▸ About this exercise
Copy all the data exactly, except the pictures.

##### Data excerpt

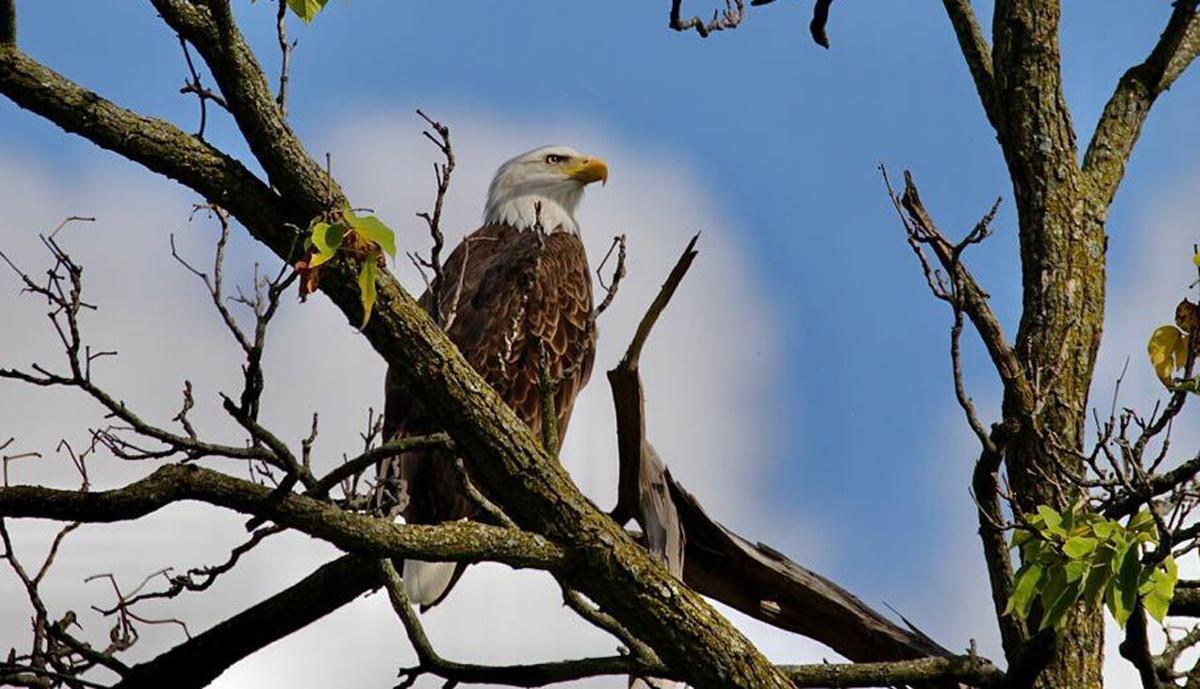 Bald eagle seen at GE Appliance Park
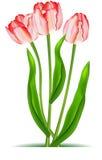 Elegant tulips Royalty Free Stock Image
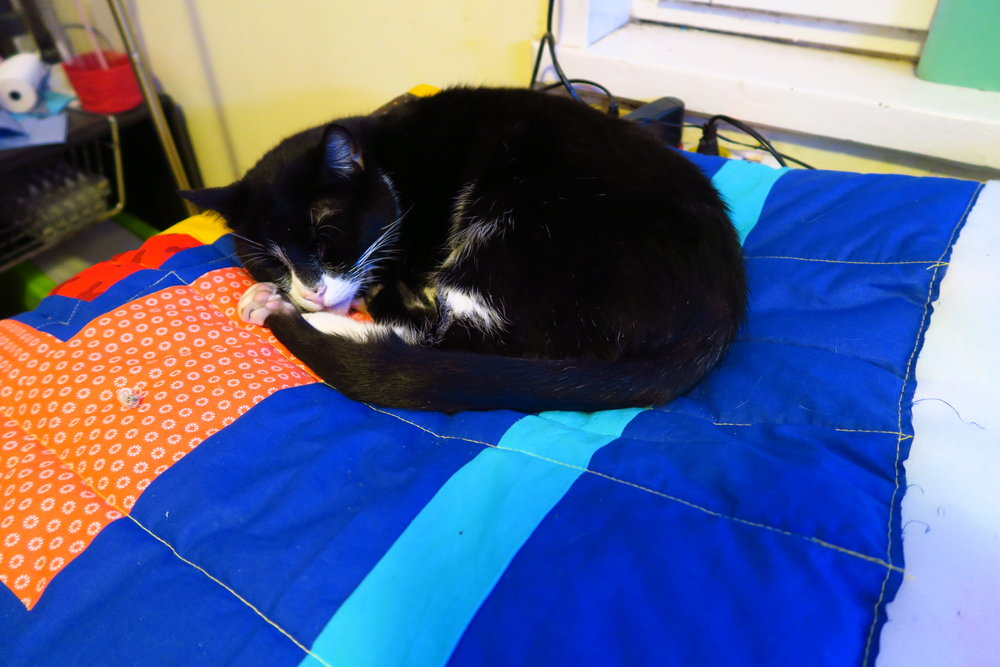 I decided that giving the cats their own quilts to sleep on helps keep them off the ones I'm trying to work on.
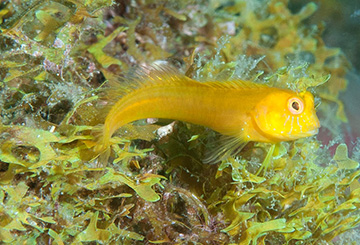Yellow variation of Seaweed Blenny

##########

▸ Task solution
 Bald eagle seen at GE Appliance Park
 Elegant tulips Royalty Free Stock Image
 I decided that giving the cats their own quilts to sleep on helps keep them off the ones I'm trying to work on.
Yellow variation of Seaweed Blenny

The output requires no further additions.